The Douglas County Public Health Department is not being informed which refugees completed their “initial domestic screening,” a required health assessment that includes a test to determine whether the arriving migrant has latent tuberculosis (TB) infection.

Eighteen percent of the students attending that high school, where a student was diagnosed with active TB last month, or 237 out of 1,273, are foreign-born refugees.

“That information may be gathered by the Nebraska Health and Human Services Health refugee program,” a spokesperson for the Douglas County Public Health Department (DCPHD) tells Breitbart News.

The Nebraska Department of Health and Human Services has not responded to a Breitbart News request for the number of Benson Magnet High School students who arrived in the country as refugees and completed an initial domestic medical screening, tested positive for latent TB infection (LTBI), and successfully completed medical treatment for that condition.

Twenty-five percent of the 4,848 refugees who arrived in Nebraska between 2011 and 2015 and completed initial domestic medical screenings tested positive for LTBI, a rate that compares unfavorably to the American-born population in the country, where an estimated four percent of the population has LTBI.

A 2013 study by the University of California at San Diego concluded that high rates of LTBI among arriving refugees pose a health risk to the general population of the communities in which they are resettled, in part due to a much higher percentage of refugees with LTBI who develop active infectious TB.

Resettlement agencies and government health departments are required by statute and regulation to treat refugees who test positive for LTBI upon their arrival in the country with a drug regimen that lessens the likelihood they will develop active TB.

LISTED ENTRIES:
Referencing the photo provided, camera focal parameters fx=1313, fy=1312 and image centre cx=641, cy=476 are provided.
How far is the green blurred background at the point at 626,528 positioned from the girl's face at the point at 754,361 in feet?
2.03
==
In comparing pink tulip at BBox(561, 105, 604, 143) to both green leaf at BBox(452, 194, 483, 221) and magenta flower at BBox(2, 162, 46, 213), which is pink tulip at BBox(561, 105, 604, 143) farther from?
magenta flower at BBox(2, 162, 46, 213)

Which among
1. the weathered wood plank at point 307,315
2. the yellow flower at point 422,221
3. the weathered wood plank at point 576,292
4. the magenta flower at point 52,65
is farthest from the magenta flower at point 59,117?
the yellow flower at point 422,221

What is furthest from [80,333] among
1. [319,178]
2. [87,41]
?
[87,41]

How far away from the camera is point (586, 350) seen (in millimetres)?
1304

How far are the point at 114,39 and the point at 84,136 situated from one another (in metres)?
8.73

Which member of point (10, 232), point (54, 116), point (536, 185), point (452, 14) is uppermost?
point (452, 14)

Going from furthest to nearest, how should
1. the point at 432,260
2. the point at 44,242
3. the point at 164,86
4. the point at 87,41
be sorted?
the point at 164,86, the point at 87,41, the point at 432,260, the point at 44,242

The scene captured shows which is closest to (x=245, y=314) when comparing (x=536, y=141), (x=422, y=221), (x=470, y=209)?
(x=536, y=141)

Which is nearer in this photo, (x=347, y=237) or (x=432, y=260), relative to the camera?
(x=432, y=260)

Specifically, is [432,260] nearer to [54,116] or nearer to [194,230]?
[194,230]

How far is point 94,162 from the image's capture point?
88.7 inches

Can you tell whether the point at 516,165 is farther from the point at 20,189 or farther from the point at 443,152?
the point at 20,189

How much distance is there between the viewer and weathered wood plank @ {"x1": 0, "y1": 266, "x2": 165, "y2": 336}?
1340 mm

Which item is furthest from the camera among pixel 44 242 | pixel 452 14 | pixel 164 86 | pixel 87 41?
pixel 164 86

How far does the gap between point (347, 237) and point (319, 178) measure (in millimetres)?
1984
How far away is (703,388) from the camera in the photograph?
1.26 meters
...
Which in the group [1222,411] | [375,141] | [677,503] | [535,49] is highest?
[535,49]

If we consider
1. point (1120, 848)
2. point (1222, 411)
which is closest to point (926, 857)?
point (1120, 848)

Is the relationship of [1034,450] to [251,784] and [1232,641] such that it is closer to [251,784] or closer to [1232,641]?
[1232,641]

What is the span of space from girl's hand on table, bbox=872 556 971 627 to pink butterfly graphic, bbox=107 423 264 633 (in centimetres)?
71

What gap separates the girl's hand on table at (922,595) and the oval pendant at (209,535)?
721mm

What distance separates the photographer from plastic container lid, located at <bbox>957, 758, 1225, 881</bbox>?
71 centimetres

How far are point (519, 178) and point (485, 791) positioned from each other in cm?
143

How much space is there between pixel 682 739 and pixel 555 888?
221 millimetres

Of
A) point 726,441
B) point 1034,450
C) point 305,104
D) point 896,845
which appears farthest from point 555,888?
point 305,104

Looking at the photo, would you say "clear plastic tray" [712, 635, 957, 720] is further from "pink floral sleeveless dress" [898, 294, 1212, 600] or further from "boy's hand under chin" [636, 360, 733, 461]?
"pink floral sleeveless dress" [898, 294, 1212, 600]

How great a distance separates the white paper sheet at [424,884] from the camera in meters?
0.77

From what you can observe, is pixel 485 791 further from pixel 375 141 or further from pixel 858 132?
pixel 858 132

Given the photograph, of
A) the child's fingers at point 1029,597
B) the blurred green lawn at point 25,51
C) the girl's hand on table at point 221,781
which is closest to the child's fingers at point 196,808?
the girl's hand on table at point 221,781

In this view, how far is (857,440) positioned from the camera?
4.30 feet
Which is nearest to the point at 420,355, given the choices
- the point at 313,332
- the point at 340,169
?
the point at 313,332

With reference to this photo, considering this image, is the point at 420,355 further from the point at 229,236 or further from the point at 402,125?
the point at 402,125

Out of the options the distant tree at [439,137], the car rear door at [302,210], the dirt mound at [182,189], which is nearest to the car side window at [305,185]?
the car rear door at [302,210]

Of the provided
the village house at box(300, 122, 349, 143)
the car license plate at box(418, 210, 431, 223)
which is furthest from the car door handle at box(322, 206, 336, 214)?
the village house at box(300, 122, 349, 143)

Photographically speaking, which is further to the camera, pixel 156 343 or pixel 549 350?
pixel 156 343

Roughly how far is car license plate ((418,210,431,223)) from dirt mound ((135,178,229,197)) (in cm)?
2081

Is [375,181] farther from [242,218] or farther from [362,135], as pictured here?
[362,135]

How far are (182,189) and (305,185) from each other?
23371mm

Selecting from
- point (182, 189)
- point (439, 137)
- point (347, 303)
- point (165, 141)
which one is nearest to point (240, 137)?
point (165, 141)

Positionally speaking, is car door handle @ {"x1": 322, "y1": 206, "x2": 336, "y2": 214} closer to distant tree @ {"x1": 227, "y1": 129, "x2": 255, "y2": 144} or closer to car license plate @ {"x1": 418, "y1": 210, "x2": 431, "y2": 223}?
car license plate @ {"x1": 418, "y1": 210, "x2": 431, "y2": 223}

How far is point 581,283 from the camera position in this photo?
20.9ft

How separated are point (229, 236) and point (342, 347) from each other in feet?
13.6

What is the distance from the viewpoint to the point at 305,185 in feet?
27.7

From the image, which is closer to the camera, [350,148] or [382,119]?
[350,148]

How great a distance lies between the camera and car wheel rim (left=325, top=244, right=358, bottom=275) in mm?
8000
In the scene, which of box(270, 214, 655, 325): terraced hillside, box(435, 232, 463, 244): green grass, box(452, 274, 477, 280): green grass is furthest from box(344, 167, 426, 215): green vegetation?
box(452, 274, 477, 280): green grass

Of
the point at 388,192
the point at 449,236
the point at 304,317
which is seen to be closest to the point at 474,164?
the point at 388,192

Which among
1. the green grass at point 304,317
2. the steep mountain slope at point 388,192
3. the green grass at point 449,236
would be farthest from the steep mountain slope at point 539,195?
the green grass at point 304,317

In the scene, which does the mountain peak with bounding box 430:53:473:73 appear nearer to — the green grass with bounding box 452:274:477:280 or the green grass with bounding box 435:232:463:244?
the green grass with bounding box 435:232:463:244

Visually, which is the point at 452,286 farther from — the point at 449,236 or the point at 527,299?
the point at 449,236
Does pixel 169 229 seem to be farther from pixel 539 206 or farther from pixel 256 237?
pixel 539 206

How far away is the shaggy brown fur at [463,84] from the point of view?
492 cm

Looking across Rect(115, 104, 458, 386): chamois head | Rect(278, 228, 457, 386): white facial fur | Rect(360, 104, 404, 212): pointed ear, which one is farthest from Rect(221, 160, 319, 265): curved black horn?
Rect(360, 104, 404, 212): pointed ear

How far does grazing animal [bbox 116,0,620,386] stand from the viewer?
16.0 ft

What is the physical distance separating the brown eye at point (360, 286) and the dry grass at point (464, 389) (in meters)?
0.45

EXERCISE TASKS:
**1)** According to the tuberculosis screening article, what percentage of the refugees who arrived in Nebraska between 2011 and 2015 and completed initial domestic medical screenings tested positive for latent TB infection?
**2)** Summarize the tuberculosis screening article in two sentences.
**3)** Pick up the tuberculosis screening article after its last sentence and continue it.
The entries have nothing to do with any of this.

PER-TASK ANSWERS:
**1)** Twenty-five percent.

**2)** The Douglas County Public Health Department is not told which refugees completed their required initial domestic screening, which includes a test for latent tuberculosis infection, and the Nebraska Department of Health and Human Services has not answered a Breitbart News request for figures on Benson Magnet High School students. Twenty-five percent of the 4,848 refugees screened in Nebraska between 2011 and 2015 tested positive for latent TB infection, compared with an estimated four percent of the American-born population, and a 2013 University of California at San Diego study concluded that such high rates pose a health risk to the communities where refugees are resettled.

**3)**
According to the Nebraska Refugee Health Screening Procedures issued by the Nebraska Department of Health and Human Services, “refugee health screening providers must . . . [p]rescribe, refer, or supply appropriate medications for infectious diseases and other conditions identified during the health screening.” (emphasis added.)

But neither the Nebraska Department of Health and Human Services nor the DCPHD appear to be monitoring whether any of the refugees who test positive for LTBI upon their arrival in the state receive the proper medical treatment for the condition.

When asked how many of these 237 refugees attending Benson Magnet High School who completed initial domestic medical screenings tested positive for latent TB at that time, the spokesperson said “Again, DCHD does not have that information.”

“In general, latent TB cases are referred to a healthcare provider who evaluates the individual and if necessary prescribes treatment,” the spokesperson tells Breitbart News.

“These cases are not followed by the governmental agency but are the responsibility of the refugee, parent or guardian and private physician. Resources only allow us to monitor active infectious TB cases,” the spokesperson adds.

“DCHD makes sure that every person with active infectious TB completes treatment – 100 %,” the spokesperson notes.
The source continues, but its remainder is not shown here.